5.2. Model Architecture

Input:

  • IPA string tokenised at phone level (individual IPA characters).

  • Optional: Concatenate PanPhon 24-dim feature vectors per phone.

Encoder:

Input: IPA sequence (variable length)
  ↓
Embedding Layer (phone vocab ~200 symbols)
  ↓
Bidirectional LSTM (2 layers, 128 hidden units)
  ↓
Mean pooling over time steps
  ↓
Dense projection (ReLU)
  ↓
L2 normalisation → embedding (dimension D)

Loss: Contrastive loss or triplet loss with margin 0.2.

Dimension selection:

  1. Start with D=64 (baseline).

  2. Evaluate D=128, 256 on held-out test set.

  3. Metrics: accuracy@k (k=1,5,10), memory usage, inference time.

  4. Document decision in models/phonetic/VERSION_NOTES.md.

Training infrastructure:

  • PyTorch on Pitt CRC GPU nodes.

  • Checkpoint every 5 epochs.

  • Early stopping on validation set.

5.3. Embedding Refresh Cycle

Problem: When retraining the model, old embeddings become invalid.

Solution: Versioned embeddings with blue-green deployment.

  1. Train new modelv4_20251201.

  2. Re-embed all IPA entries at Pitt.

  3. Push to Elasticsearch with embedding_version: "v4_20251201".

  4. Deploy inference model to DigitalOcean:

    • Export trained Siamese encoder to ONNX format.

    • Quantize to INT8 for faster inference (optional).

    • Deploy to Django application server.

    • Update model version in Django settings.

  5. Django switches query filter from v3 to v4 (config flag).

  6. Gradual rollout:

    • Week 1: 10% of traffic on v4.

    • Week 2: 50%.

    • Week 3: 100%, delete v3 embeddings.

Monitoring: Compare search quality metrics (click-through rate, user feedback) across versions.

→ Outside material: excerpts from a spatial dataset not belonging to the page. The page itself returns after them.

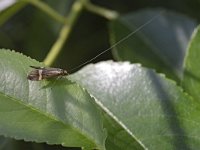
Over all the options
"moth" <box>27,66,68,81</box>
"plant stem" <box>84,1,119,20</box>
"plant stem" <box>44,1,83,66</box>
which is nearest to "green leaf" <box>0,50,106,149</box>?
"moth" <box>27,66,68,81</box>

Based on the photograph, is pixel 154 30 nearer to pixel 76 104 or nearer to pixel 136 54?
pixel 136 54

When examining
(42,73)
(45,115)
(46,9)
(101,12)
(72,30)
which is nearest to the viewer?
(45,115)

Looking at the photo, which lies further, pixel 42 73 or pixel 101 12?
pixel 101 12

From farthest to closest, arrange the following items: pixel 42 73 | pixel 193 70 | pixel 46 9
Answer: pixel 46 9, pixel 193 70, pixel 42 73

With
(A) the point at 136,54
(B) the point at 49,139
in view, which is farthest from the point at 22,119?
(A) the point at 136,54

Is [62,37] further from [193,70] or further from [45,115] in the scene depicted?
[45,115]

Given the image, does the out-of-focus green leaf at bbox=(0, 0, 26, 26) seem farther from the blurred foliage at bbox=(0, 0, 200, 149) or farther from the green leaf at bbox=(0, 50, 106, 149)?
the green leaf at bbox=(0, 50, 106, 149)

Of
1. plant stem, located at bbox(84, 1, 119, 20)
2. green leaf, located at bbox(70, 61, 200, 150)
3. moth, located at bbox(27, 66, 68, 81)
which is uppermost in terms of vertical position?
plant stem, located at bbox(84, 1, 119, 20)

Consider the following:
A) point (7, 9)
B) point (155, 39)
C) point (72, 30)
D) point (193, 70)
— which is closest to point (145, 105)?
point (193, 70)
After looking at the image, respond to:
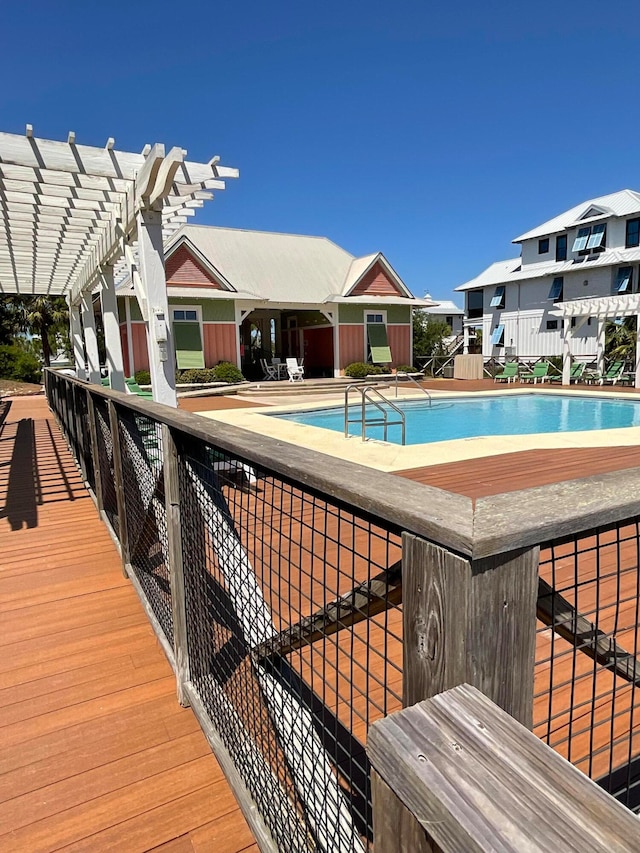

5.4. Real-Time Inference Model

Requirements:

  • Model must be small enough to load in Django process memory (<100MB).

  • Inference latency <10ms per query on DigitalOcean servers.

  • Compatible with CPU-only deployment (no GPU required).

Implementation:

# Django query handler
from onnxruntime import InferenceSession
import numpy as np

class PhoneticQueryEncoder:
    def __init__(self, model_path, version):
        self.session = InferenceSession(model_path)
        self.version = version
    
    def encode(self, ipa_string):
        """Generate embedding for query IPA string."""
        # Tokenize IPA at phone level
        tokens = self.tokenize_ipa(ipa_string)
        # Run inference
        embedding = self.session.run(
            ['embedding'], 
            {'input': np.array([tokens])}
        )[0]
        return embedding.flatten()

Model optimization:

  • Prune rare phone tokens (reduce embedding table size).

  • Distill BiLSTM to smaller student model if needed.

  • Cache embeddings for common queries (Redis).

Deployment strategy:

  • Store model files in /opt/whg/models/phonetic/v{version}/.

  • Django loads model on startup.

  • Graceful fallback to previous version if new model fails to load.

  • Hot-reload capability for model updates without Django restart.